==== EXCERPT PROVIDED ====

After months of traveling, couch surfing and subletting, we have finally signed a lease agreement and a work contract that will see us through the next year. This is a cause for celebration since I have recently come to realise (on my walk to work in the drizzle this morning) that London is where I am meant to be for the foreseeable future.
Secretly, it doesn’t bother me that winter has bypassed spring. Perhaps I was made for this weather and this lifestyle.
Having recently arrived back from two glorious weeks in the Egyptian sun, many colleagues have commented on the supposed tan I have allegedly gained during our Nubian and beaches adventure. However, my Australian friends laugh at the patchy reddish / light brown colour I have developed while away and asked when my sunburn will start to fade.
In the words of Mark Twain, “Denial is not just a river that runs through Egypt”.
I think that I have been living in denial for the past 20-something years and it is finally time for me to give in.
I am the Australian who does not tan.
At the moment I am sporting a few more freckles and a light and patchy excuse for a tan (that I top up with Dove tanning moisturiser once a week). At least now I can look down at my arms and not see through them like I could a month ago.

==== THE DATA ====

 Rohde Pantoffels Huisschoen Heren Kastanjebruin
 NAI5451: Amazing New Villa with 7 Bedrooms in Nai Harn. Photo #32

====

*EXERCISE REQUIREMENTS*
1. Write out the London excerpt word for word, starting with "Having recently arrived" and going on through "start to fade.".
2. Extend the London excerpt about being an Australian who does not tan, picking up after its final sentence.
The material isn't needed here.

*WRITTEN ANSWERS*
1.
Having recently arrived back from two glorious weeks in the Egyptian sun, many colleagues have commented on the supposed tan I have allegedly gained during our Nubian and beaches adventure. However, my Australian friends laugh at the patchy reddish / light brown colour I have developed while away and asked when my sunburn will start to fade.

2.
Don’t get me wrong, celebrating our first wedding anniversary (and my birthday) in Egypt was a truly amazing adventure, and I hope that everyone has the chance to experience Egypt like we did. But, after two weeks of continuous burning sun I am secretly glad to be back to the cool weather and patchy sunlight of London.
Despite translucent skin and winter trying to hijack spring, I love living in this huge city with its April daffodils, cool and refreshing air, and fast and frequent transport systems. Hailing from a city that seems to be either in a state of drought or flood, London’s slight drizzle and patchy sunny days are somewhat welcome (for the record, this light mist is not really rain).
I love being able to cuddle up with a cup of hot tea under the doona (duvet) and having an excuse to use the drier rather than hang out the washing. I love not burning throughout the day and having to apply copious layers of Aloe Vera gel at night. I love winter fashion and being able to wear boots, scarfs, jackets and hats. I also love that everyone appreciates the sun more when it makes the odd appearance.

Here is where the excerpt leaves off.